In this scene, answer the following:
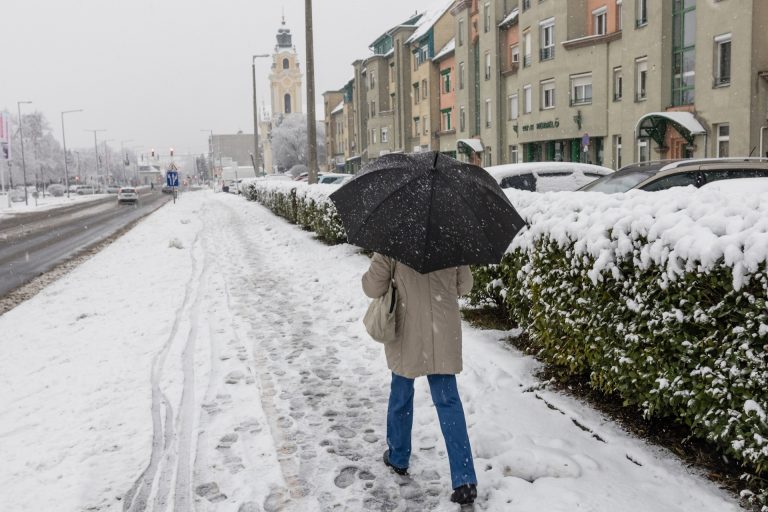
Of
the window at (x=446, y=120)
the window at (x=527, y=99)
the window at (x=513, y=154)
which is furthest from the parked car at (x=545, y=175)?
the window at (x=446, y=120)

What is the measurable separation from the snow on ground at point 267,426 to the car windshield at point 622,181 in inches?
153

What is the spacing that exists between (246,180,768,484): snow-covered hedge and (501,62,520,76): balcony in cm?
3527

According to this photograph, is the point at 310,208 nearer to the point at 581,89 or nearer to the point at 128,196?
the point at 581,89

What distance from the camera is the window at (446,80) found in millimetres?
51128

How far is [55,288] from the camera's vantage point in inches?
462

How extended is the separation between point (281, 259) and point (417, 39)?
150 ft

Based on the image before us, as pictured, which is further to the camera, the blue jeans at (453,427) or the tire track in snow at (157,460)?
the tire track in snow at (157,460)

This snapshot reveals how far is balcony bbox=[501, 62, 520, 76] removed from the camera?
3934cm

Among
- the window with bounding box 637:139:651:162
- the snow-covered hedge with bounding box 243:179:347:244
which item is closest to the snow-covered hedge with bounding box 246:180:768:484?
the snow-covered hedge with bounding box 243:179:347:244

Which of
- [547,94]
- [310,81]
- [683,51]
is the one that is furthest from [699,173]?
[547,94]

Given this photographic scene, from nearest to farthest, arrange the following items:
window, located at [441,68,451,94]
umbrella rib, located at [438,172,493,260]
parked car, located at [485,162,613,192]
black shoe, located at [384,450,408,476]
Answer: umbrella rib, located at [438,172,493,260]
black shoe, located at [384,450,408,476]
parked car, located at [485,162,613,192]
window, located at [441,68,451,94]

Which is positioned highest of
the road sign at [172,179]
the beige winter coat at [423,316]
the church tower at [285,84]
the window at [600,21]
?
the church tower at [285,84]

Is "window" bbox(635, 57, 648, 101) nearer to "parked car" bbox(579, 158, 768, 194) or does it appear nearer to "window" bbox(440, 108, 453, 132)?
"parked car" bbox(579, 158, 768, 194)

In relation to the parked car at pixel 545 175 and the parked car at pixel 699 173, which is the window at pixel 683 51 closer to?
Answer: the parked car at pixel 545 175
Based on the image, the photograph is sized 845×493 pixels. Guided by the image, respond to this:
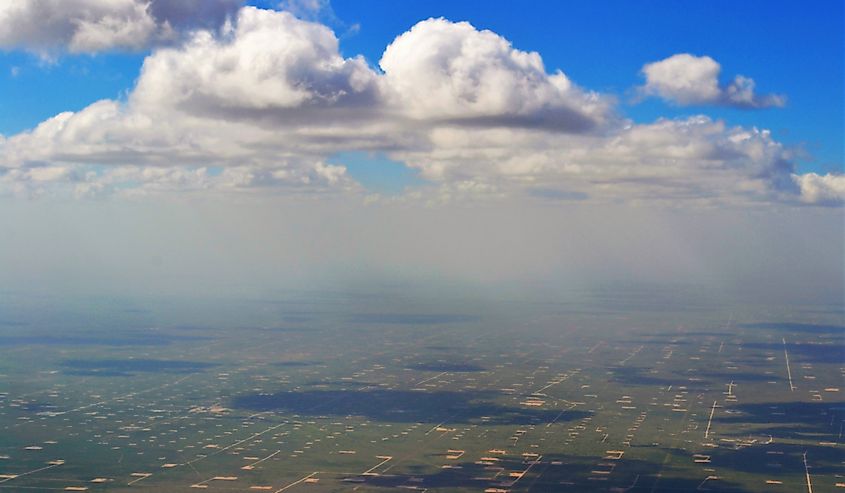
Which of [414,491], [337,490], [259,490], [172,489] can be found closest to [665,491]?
[414,491]

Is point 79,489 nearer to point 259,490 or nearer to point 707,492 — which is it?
point 259,490

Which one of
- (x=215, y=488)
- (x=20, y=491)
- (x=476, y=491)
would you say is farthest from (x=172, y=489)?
(x=476, y=491)

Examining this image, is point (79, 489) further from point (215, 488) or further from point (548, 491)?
point (548, 491)

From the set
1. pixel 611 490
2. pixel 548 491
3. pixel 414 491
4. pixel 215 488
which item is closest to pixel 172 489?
pixel 215 488

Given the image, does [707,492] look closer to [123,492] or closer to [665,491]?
[665,491]

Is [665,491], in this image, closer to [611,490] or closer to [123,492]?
[611,490]

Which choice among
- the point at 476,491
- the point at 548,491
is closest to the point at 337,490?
the point at 476,491
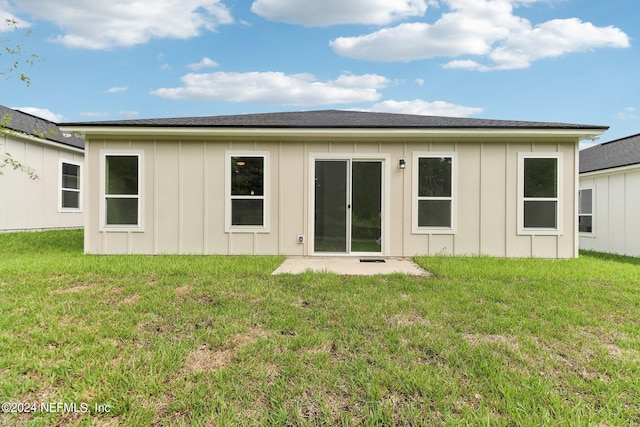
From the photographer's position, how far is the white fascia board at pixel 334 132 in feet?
21.3

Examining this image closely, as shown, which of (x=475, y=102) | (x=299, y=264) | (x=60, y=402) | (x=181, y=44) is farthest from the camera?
(x=475, y=102)

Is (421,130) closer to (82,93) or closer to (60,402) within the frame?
(60,402)

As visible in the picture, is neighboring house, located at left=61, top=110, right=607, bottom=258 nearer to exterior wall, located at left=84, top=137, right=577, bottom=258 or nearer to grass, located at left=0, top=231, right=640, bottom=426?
exterior wall, located at left=84, top=137, right=577, bottom=258

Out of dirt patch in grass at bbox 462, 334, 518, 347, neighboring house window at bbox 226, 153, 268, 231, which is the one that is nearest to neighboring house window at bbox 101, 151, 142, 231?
neighboring house window at bbox 226, 153, 268, 231

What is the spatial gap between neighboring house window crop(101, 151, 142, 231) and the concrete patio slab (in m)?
3.64

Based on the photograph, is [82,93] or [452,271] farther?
[82,93]

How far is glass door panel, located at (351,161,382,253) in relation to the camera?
700 cm

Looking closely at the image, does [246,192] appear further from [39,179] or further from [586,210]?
[586,210]

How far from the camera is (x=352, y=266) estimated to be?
590cm

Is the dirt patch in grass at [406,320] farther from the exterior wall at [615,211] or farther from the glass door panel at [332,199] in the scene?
the exterior wall at [615,211]

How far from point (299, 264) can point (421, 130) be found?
11.9ft

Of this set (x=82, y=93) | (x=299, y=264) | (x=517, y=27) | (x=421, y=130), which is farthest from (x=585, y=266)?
(x=82, y=93)

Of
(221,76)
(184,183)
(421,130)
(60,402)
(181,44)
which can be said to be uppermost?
(221,76)

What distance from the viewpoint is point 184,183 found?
700cm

----

**Exercise brief**
Copy all of the material above word for word, but leave out the pictures.

**Response**
In this scene, answer the following:
Of
the window at (x=446, y=120)
the window at (x=527, y=99)
the window at (x=513, y=154)
which is furthest from the parked car at (x=545, y=175)?
the window at (x=446, y=120)

What is the measurable separation from the snow on ground at point 267,426 to the car windshield at point 622,181 in inches?
153

What is the spacing that exists between (246,180,768,484): snow-covered hedge and (501,62,520,76): balcony in cm?
3527

According to this photograph, is the point at 310,208 nearer to the point at 581,89 or nearer to the point at 128,196?
the point at 581,89

What distance from the camera is the window at (446,80) found in millimetres?
51128

How far is [55,288] from the camera's vantage point in inches?
462

How extended is the separation between point (281, 259) and point (417, 39)?
150 ft

Based on the image before us, as pictured, which is further to the camera, the blue jeans at (453,427) or the tire track in snow at (157,460)?
the tire track in snow at (157,460)

This snapshot reveals how far is balcony bbox=[501, 62, 520, 76] removed from the camera?
3934cm

Among
- the window with bounding box 637:139:651:162
- the snow-covered hedge with bounding box 243:179:347:244
which item is closest to the snow-covered hedge with bounding box 246:180:768:484?
the snow-covered hedge with bounding box 243:179:347:244

Which of
- [547,94]
- [310,81]
- [683,51]
is the one that is furthest from [699,173]?
[547,94]

Given this photographic scene, from nearest to farthest, arrange the following items:
window, located at [441,68,451,94]
umbrella rib, located at [438,172,493,260]
parked car, located at [485,162,613,192]
black shoe, located at [384,450,408,476]
Answer: umbrella rib, located at [438,172,493,260]
black shoe, located at [384,450,408,476]
parked car, located at [485,162,613,192]
window, located at [441,68,451,94]

Which is positioned highest of
the road sign at [172,179]
the beige winter coat at [423,316]
the church tower at [285,84]
the window at [600,21]
?
the church tower at [285,84]

Is "window" bbox(635, 57, 648, 101) nearer to "parked car" bbox(579, 158, 768, 194) or does it appear nearer to "window" bbox(440, 108, 453, 132)?
"parked car" bbox(579, 158, 768, 194)

In relation to the parked car at pixel 545 175 and the parked car at pixel 699 173, which is the window at pixel 683 51 closer to?
Answer: the parked car at pixel 545 175
Based on the image, the photograph is sized 845×493 pixels. Guided by the image, respond to this:
Which of [414,491], [337,490], [259,490], [172,489] can be found closest to [665,491]?
[414,491]

Is point 79,489 nearer to point 259,490 or nearer to point 707,492 — which is it?
point 259,490

Which one of
- (x=215, y=488)
- (x=20, y=491)
- (x=476, y=491)
would you say is farthest from (x=172, y=489)?
(x=476, y=491)

Examining this image, is point (79, 489) further from point (215, 488) or further from point (548, 491)?
point (548, 491)

From the set
1. pixel 611 490
2. pixel 548 491
3. pixel 414 491
4. pixel 215 488
which item is closest to pixel 172 489?
pixel 215 488

Given the image, does [707,492] look closer to [123,492] or closer to [665,491]?
[665,491]

Is [665,491], in this image, closer to [611,490] or closer to [123,492]?
[611,490]

Which choice among
- the point at 476,491
- the point at 548,491
is closest to the point at 337,490?
the point at 476,491
From the photographer's position, how far is the white fascia board at pixel 334 132 in feet?
21.3

Examining this image closely, as shown, which of (x=475, y=102) | (x=299, y=264) | (x=60, y=402) | (x=181, y=44) is farthest from the camera?
(x=475, y=102)

Is (421,130) closer to (82,93) or closer to (60,402) within the frame?
(60,402)

As visible in the picture, is neighboring house, located at left=61, top=110, right=607, bottom=258 nearer to exterior wall, located at left=84, top=137, right=577, bottom=258 or nearer to grass, located at left=0, top=231, right=640, bottom=426?
exterior wall, located at left=84, top=137, right=577, bottom=258

Out of dirt patch in grass at bbox 462, 334, 518, 347, neighboring house window at bbox 226, 153, 268, 231, which is the one that is nearest to neighboring house window at bbox 101, 151, 142, 231?
neighboring house window at bbox 226, 153, 268, 231

What is the spatial gap between neighboring house window crop(101, 151, 142, 231) and the concrete patio slab (in m)?
3.64

Based on the photograph, is [82,93] or [452,271] farther?
[82,93]

How far is glass door panel, located at (351,161,382,253) in relation to the camera?
700 cm

Looking closely at the image, does [246,192] appear further from [39,179] or further from [586,210]?
[586,210]

How far from the camera is (x=352, y=266) estimated to be?
590cm

Is the dirt patch in grass at [406,320] farther from the exterior wall at [615,211] or farther from the glass door panel at [332,199] in the scene?
the exterior wall at [615,211]

How far from point (299, 264) can point (421, 130) be found?
11.9ft

Of this set (x=82, y=93) | (x=299, y=264) | (x=517, y=27) | (x=421, y=130), which is farthest from (x=585, y=266)?
(x=82, y=93)

Of
(221,76)
(184,183)
(421,130)
(60,402)
(181,44)
which can be said to be uppermost?
(221,76)

What distance from the viewpoint is point 184,183 found?
700cm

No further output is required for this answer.